-- begin --

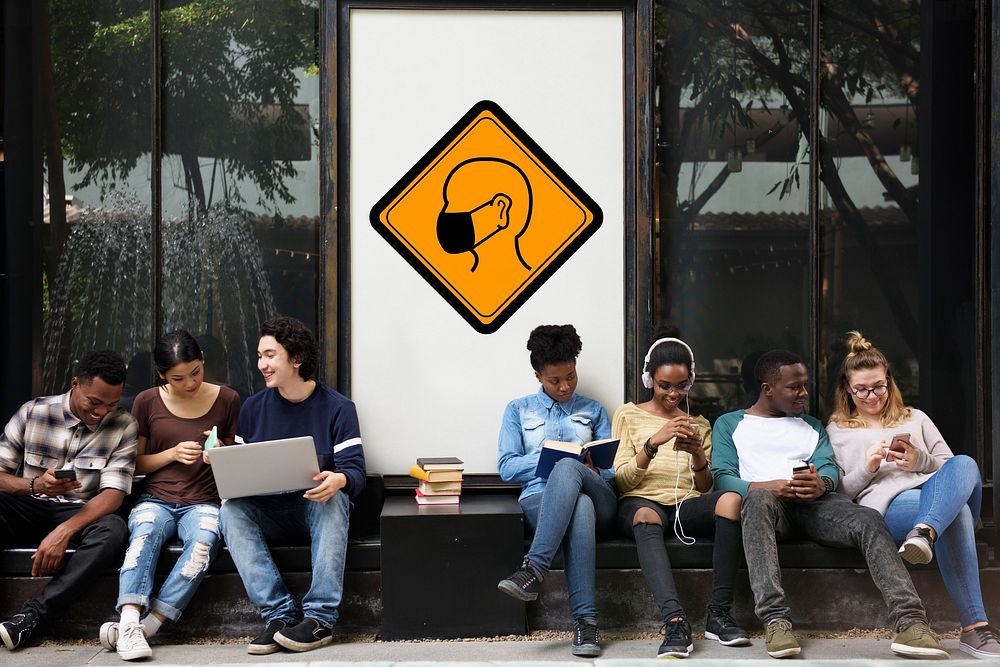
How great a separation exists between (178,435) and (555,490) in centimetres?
183

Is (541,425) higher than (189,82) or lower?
lower

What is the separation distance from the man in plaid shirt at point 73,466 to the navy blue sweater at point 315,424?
55 cm

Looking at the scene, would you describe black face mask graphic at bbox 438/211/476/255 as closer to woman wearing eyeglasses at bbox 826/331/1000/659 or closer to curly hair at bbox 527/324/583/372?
curly hair at bbox 527/324/583/372

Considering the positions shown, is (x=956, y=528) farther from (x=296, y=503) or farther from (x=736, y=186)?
(x=296, y=503)

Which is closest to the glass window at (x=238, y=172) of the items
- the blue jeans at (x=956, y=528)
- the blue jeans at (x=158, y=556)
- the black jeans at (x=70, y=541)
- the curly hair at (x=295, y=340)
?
the curly hair at (x=295, y=340)

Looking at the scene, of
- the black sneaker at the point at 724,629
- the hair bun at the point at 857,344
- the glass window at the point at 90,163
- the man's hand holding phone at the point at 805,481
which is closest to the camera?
the black sneaker at the point at 724,629

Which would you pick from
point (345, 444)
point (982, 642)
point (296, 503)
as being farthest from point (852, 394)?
point (296, 503)

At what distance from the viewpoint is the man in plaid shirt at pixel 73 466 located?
4.60 meters

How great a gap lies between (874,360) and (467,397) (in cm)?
205

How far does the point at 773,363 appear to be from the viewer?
5.03 metres

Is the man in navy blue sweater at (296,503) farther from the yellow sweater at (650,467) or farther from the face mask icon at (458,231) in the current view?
the yellow sweater at (650,467)

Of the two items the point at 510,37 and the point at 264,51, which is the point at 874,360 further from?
the point at 264,51

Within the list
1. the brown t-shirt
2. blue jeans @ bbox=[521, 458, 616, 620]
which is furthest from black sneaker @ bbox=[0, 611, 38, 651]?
blue jeans @ bbox=[521, 458, 616, 620]

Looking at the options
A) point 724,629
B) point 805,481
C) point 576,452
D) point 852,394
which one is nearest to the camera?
point 724,629
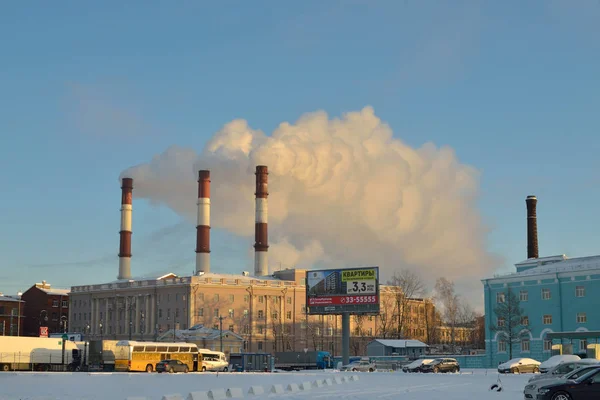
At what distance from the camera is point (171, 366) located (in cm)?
7031

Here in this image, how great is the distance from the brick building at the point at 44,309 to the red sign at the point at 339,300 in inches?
2920

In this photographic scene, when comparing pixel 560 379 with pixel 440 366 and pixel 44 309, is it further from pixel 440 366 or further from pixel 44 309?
pixel 44 309

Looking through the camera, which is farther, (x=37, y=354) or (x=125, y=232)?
(x=125, y=232)

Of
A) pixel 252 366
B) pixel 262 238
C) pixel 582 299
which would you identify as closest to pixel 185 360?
pixel 252 366

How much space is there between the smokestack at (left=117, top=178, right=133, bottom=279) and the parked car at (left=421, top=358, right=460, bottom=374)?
73.4 metres

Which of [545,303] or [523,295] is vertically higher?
[523,295]

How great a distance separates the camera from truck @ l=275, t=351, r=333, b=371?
9394 centimetres

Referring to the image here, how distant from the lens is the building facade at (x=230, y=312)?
12600cm

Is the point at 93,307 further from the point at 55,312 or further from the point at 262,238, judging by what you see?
the point at 262,238

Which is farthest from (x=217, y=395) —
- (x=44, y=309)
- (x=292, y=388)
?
(x=44, y=309)

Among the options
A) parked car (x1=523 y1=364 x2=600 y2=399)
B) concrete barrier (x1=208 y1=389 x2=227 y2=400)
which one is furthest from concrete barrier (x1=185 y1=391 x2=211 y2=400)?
parked car (x1=523 y1=364 x2=600 y2=399)

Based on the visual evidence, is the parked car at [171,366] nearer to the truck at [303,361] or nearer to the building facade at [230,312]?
the truck at [303,361]

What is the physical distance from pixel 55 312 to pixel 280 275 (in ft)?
153

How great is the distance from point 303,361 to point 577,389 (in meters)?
71.7
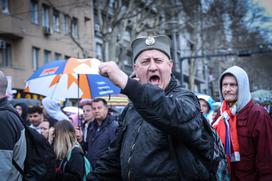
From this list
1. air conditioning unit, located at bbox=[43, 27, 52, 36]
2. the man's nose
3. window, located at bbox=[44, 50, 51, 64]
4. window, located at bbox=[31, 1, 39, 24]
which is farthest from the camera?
window, located at bbox=[44, 50, 51, 64]

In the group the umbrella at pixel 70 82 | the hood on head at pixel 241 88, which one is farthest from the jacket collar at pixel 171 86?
the umbrella at pixel 70 82

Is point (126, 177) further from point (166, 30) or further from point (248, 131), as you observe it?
point (166, 30)

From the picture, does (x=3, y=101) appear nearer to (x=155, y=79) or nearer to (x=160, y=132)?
(x=155, y=79)

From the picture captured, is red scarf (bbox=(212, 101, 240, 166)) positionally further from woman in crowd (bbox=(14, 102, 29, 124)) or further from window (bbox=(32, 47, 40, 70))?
window (bbox=(32, 47, 40, 70))

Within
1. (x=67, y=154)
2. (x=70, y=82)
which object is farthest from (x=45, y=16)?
(x=67, y=154)

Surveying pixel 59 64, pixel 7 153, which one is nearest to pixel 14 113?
pixel 7 153

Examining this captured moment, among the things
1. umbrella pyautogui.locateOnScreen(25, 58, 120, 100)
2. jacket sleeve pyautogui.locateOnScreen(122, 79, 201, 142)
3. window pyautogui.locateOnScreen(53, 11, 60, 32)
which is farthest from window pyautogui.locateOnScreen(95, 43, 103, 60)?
jacket sleeve pyautogui.locateOnScreen(122, 79, 201, 142)

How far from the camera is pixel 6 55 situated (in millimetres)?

-- end --

> WHAT TO WORK ON
Repeat all of the material above word for word, leaving out the pictures.

> OUTPUT
How great a separation exists between (178,435) and (555,490) in centimetres?
183

Is (541,425) higher than (189,82) or lower?
lower

What is the separation distance from the man in plaid shirt at point 73,466 to the navy blue sweater at point 315,424?
55 cm

Looking at the scene, would you describe black face mask graphic at bbox 438/211/476/255 as closer to woman wearing eyeglasses at bbox 826/331/1000/659 or closer to curly hair at bbox 527/324/583/372?
curly hair at bbox 527/324/583/372

Considering the positions shown, is (x=956, y=528) farther from (x=296, y=503) or farther from (x=736, y=186)?
(x=296, y=503)

Which is closest to the glass window at (x=238, y=172) of the items
- the blue jeans at (x=956, y=528)
- the blue jeans at (x=158, y=556)
- the black jeans at (x=70, y=541)
- the curly hair at (x=295, y=340)
?
the curly hair at (x=295, y=340)

Looking at the scene, of
- the black sneaker at the point at 724,629
- the hair bun at the point at 857,344
- the glass window at the point at 90,163
- the man's hand holding phone at the point at 805,481
which is closest to the camera?
the black sneaker at the point at 724,629

Which would you pick from
point (345, 444)
point (982, 642)
point (296, 503)
as being farthest from point (852, 394)?
point (296, 503)

At what distance from the viewpoint is the man in plaid shirt at pixel 73 466 located?
4.60 meters

How great a gap lies between (874,360) and (467,397) (in cm)?
205

How far does the point at 773,363 appear to be from the viewer?
5.03 metres

Is the man in navy blue sweater at (296,503) farther from the yellow sweater at (650,467) or farther from the face mask icon at (458,231) in the current view?
the yellow sweater at (650,467)

Of the two items the point at 510,37 and the point at 264,51, which is the point at 874,360 further from?
the point at 264,51

Within the list
1. the brown t-shirt
2. blue jeans @ bbox=[521, 458, 616, 620]
which is furthest from black sneaker @ bbox=[0, 611, 38, 651]?
blue jeans @ bbox=[521, 458, 616, 620]

Looking at the options
A) point 724,629
B) point 805,481
C) point 576,452
D) point 852,394
which one is nearest to the camera?
point 724,629
At what distance from the camera is point (171, 366) located (in cm)?
7031

Here in this image, how great is the distance from the brick building at the point at 44,309 to the red sign at the point at 339,300 in inches?
2920

In this photographic scene, when comparing pixel 560 379 with pixel 440 366 and pixel 44 309, is it further from pixel 440 366 or further from pixel 44 309?
pixel 44 309

Looking through the camera, which is farther, (x=37, y=354) or (x=125, y=232)?
(x=125, y=232)

Of
A) pixel 252 366
B) pixel 262 238
C) pixel 582 299
which would you identify as closest to pixel 185 360?
pixel 252 366

How much space is there between the smokestack at (left=117, top=178, right=133, bottom=279) and the parked car at (left=421, top=358, right=460, bottom=374)?
73.4 metres

Which of [545,303] or [523,295] is vertically higher?
[523,295]

How great a distance separates the camera from truck @ l=275, t=351, r=333, b=371?
9394 centimetres

Referring to the image here, how distant from the lens is the building facade at (x=230, y=312)?
12600cm

Is the point at 93,307 further from the point at 55,312 or further from the point at 262,238, judging by what you see?
the point at 262,238

Which is farthest from (x=217, y=395) —
- (x=44, y=309)
- (x=292, y=388)
?
(x=44, y=309)

Among the options
A) parked car (x1=523 y1=364 x2=600 y2=399)
B) concrete barrier (x1=208 y1=389 x2=227 y2=400)
which one is furthest from concrete barrier (x1=185 y1=391 x2=211 y2=400)?
parked car (x1=523 y1=364 x2=600 y2=399)

Based on the visual evidence, is the parked car at [171,366] nearer to the truck at [303,361] or nearer to the building facade at [230,312]?
the truck at [303,361]

What is the physical distance from pixel 55 312 to pixel 280 275 (in ft)?
153

How great is the distance from point 303,361 to point 577,389 (in meters)?
71.7
From this list
1. air conditioning unit, located at bbox=[43, 27, 52, 36]
2. the man's nose
3. window, located at bbox=[44, 50, 51, 64]
4. window, located at bbox=[31, 1, 39, 24]
which is farthest from the camera?
window, located at bbox=[44, 50, 51, 64]

In the group the umbrella at pixel 70 82 | the hood on head at pixel 241 88, which one is farthest from the jacket collar at pixel 171 86?
the umbrella at pixel 70 82

Is point (126, 177) further from point (166, 30) or further from point (248, 131), as you observe it?
point (166, 30)

From the picture, does (x=3, y=101) appear nearer to (x=155, y=79) or nearer to (x=160, y=132)?
(x=155, y=79)

From the picture captured, is red scarf (bbox=(212, 101, 240, 166)) positionally further from woman in crowd (bbox=(14, 102, 29, 124)) or further from window (bbox=(32, 47, 40, 70))?
window (bbox=(32, 47, 40, 70))

Within
1. (x=67, y=154)
2. (x=70, y=82)
which object is farthest from (x=45, y=16)?
(x=67, y=154)

Surveying pixel 59 64, pixel 7 153, which one is nearest to pixel 14 113?
pixel 7 153

Examining this captured moment, among the things
1. umbrella pyautogui.locateOnScreen(25, 58, 120, 100)
2. jacket sleeve pyautogui.locateOnScreen(122, 79, 201, 142)
3. window pyautogui.locateOnScreen(53, 11, 60, 32)
which is farthest from window pyautogui.locateOnScreen(95, 43, 103, 60)?
jacket sleeve pyautogui.locateOnScreen(122, 79, 201, 142)

How far from the camera is pixel 6 55 situated (in millimetres)?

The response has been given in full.